** begin **

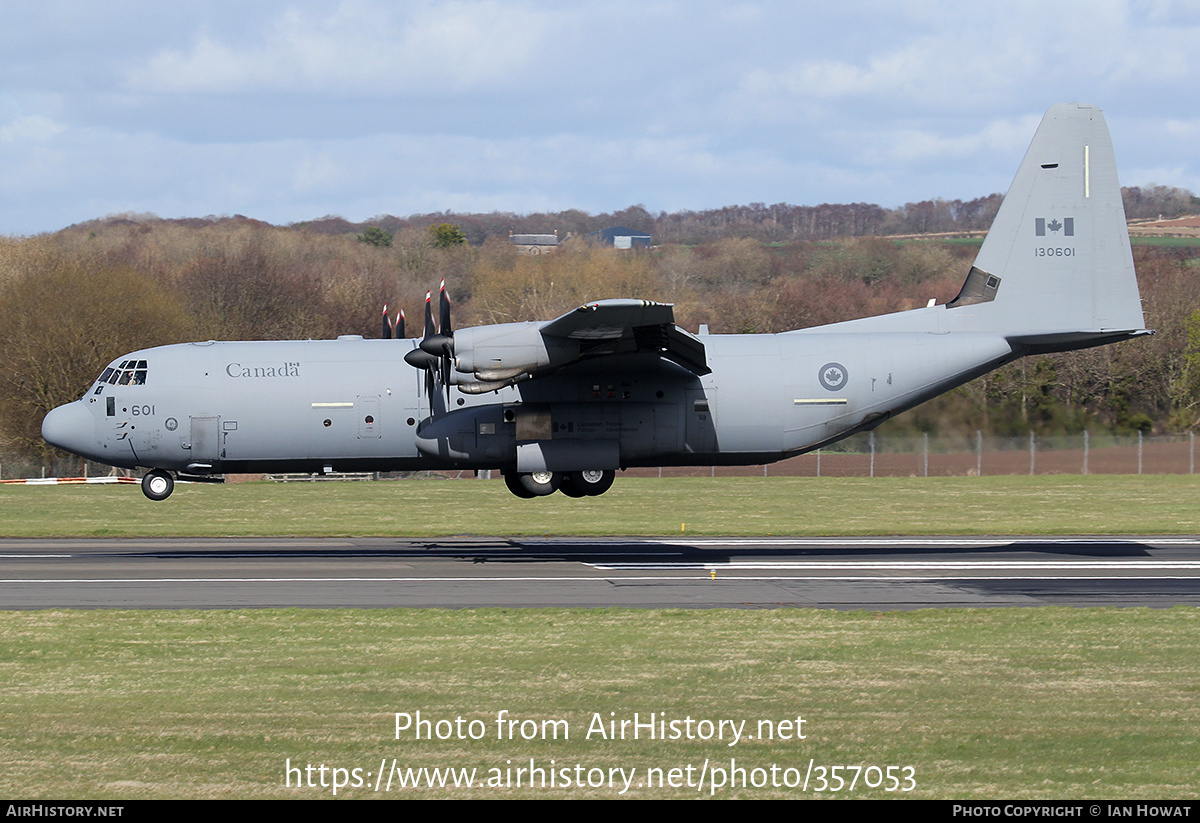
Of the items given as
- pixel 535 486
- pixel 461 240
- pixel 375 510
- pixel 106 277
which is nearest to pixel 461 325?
pixel 106 277

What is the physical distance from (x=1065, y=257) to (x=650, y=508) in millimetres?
16216

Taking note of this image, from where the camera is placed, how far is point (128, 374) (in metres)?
26.5

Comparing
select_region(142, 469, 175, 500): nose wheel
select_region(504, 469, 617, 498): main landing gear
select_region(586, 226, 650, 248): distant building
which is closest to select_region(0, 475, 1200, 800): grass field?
select_region(142, 469, 175, 500): nose wheel

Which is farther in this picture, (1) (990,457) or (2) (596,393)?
(1) (990,457)

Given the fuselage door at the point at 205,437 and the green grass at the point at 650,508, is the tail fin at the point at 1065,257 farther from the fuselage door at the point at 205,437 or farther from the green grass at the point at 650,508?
the fuselage door at the point at 205,437

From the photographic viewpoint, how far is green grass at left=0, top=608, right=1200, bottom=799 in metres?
10.5

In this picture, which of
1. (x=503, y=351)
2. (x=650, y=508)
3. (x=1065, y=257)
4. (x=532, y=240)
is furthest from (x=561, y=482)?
(x=532, y=240)

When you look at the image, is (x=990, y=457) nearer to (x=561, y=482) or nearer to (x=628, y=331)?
(x=561, y=482)

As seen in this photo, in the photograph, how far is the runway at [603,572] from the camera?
20.5m

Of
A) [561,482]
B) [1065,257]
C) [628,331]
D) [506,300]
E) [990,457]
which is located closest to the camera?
[628,331]

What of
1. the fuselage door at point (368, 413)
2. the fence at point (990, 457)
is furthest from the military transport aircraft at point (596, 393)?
the fence at point (990, 457)

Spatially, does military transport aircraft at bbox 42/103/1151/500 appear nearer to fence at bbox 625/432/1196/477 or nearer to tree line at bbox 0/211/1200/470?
tree line at bbox 0/211/1200/470

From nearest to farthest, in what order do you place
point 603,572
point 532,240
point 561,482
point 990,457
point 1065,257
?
point 603,572 → point 1065,257 → point 561,482 → point 990,457 → point 532,240

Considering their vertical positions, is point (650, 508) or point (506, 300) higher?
point (506, 300)
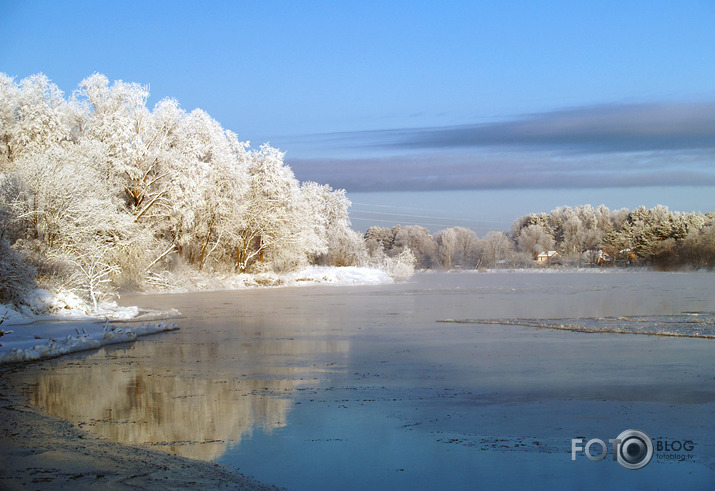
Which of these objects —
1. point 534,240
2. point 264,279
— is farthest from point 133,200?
point 534,240

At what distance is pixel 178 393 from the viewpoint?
32.8 feet

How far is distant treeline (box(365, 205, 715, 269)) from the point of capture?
9275 cm

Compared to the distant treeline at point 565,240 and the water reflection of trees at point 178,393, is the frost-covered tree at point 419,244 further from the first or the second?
the water reflection of trees at point 178,393

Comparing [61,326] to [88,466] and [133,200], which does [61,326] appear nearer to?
[88,466]

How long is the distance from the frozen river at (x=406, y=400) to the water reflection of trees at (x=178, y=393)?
3 centimetres

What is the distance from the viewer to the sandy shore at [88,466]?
5.80m

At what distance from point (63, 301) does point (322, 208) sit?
51462 mm

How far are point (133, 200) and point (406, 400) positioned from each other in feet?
112

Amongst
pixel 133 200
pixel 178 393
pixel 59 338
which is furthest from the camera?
pixel 133 200

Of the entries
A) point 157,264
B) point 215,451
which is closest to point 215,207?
point 157,264

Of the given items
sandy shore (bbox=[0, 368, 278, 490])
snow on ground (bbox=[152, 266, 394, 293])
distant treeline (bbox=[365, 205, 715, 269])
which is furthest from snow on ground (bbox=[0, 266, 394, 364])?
distant treeline (bbox=[365, 205, 715, 269])

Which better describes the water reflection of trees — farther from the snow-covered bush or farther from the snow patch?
the snow-covered bush

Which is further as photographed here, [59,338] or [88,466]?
[59,338]

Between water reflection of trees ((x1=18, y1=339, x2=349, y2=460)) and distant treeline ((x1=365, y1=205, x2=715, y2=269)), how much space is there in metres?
86.3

** end **

Set task — Rewrite all of the items above, replacing "military transport aircraft" with "cargo aircraft" and keeping everything else unchanged. Omit the pictures.

Task output —
Of the items given as
- pixel 535 486
- pixel 461 240
- pixel 375 510
- pixel 106 277
which is nearest to pixel 461 325?
pixel 106 277

What is the physical distance from (x=1065, y=257) to (x=650, y=508) in millimetres?
16216

Taking note of this image, from where the camera is placed, how far is point (128, 374) (in metres)?
26.5

Comparing
select_region(142, 469, 175, 500): nose wheel
select_region(504, 469, 617, 498): main landing gear
select_region(586, 226, 650, 248): distant building
which is closest to select_region(0, 475, 1200, 800): grass field?
select_region(142, 469, 175, 500): nose wheel

Which is farther in this picture, (1) (990,457) or (2) (596,393)?
(1) (990,457)

Given the fuselage door at the point at 205,437 and the green grass at the point at 650,508, is the tail fin at the point at 1065,257 farther from the fuselage door at the point at 205,437 or farther from the green grass at the point at 650,508?
the fuselage door at the point at 205,437

From the photographic viewpoint, how far is green grass at left=0, top=608, right=1200, bottom=799 in metres?
10.5

In this picture, which of
1. (x=503, y=351)
2. (x=650, y=508)
3. (x=1065, y=257)
4. (x=532, y=240)
is furthest from (x=561, y=482)?
(x=532, y=240)

When you look at the image, is (x=990, y=457) nearer to (x=561, y=482) or nearer to (x=628, y=331)?
(x=561, y=482)

As seen in this photo, in the photograph, how far is the runway at [603,572] from the camera?
20.5m

Of
A) [561,482]
B) [1065,257]
C) [628,331]
D) [506,300]
E) [990,457]
which is located closest to the camera?
[628,331]

What of
1. the fuselage door at point (368, 413)
2. the fence at point (990, 457)
is furthest from the cargo aircraft at point (596, 393)?
the fence at point (990, 457)

Spatially, does cargo aircraft at bbox 42/103/1151/500 appear nearer to fence at bbox 625/432/1196/477 or nearer to tree line at bbox 0/211/1200/470?
tree line at bbox 0/211/1200/470

From nearest to farthest, in what order do you place
point 603,572
point 532,240
point 561,482
point 990,457
point 1065,257
?
point 603,572 → point 1065,257 → point 561,482 → point 990,457 → point 532,240

Considering their vertical positions, is point (650, 508) or point (506, 300) higher?
point (506, 300)
Which of these objects —
1. point 534,240
2. point 264,279
— is farthest from point 133,200?
point 534,240

At what distance is pixel 178 393 from the viewpoint?
32.8 feet

How far is distant treeline (box(365, 205, 715, 269)) from the point of capture?
9275 cm

Compared to the distant treeline at point 565,240 and the water reflection of trees at point 178,393, is the frost-covered tree at point 419,244 further from the first or the second?
the water reflection of trees at point 178,393

Comparing [61,326] to [88,466] and [133,200], which does [61,326] appear nearer to?
[88,466]

How long is the distance from the frozen river at (x=406, y=400) to the water reflection of trees at (x=178, y=393)?
3 centimetres

What is the distance from the viewer to the sandy shore at [88,466]?
5.80m

At what distance from point (63, 301) does point (322, 208) sit?
51462 mm

How far are point (133, 200) and point (406, 400) positioned from each other in feet?
112

Amongst
pixel 133 200
pixel 178 393
pixel 59 338
which is furthest from the camera?
pixel 133 200

Of the entries
A) point 157,264
B) point 215,451
which is closest to point 215,207?
point 157,264

Of the given items
sandy shore (bbox=[0, 368, 278, 490])
snow on ground (bbox=[152, 266, 394, 293])
distant treeline (bbox=[365, 205, 715, 269])
which is furthest from snow on ground (bbox=[0, 266, 394, 364])?
distant treeline (bbox=[365, 205, 715, 269])

Which better describes the water reflection of trees — farther from the snow-covered bush or farther from the snow patch?
the snow-covered bush

Which is further as photographed here, [59,338] or [88,466]?
[59,338]

Between water reflection of trees ((x1=18, y1=339, x2=349, y2=460)) and distant treeline ((x1=365, y1=205, x2=715, y2=269)), how much space is there in metres?
86.3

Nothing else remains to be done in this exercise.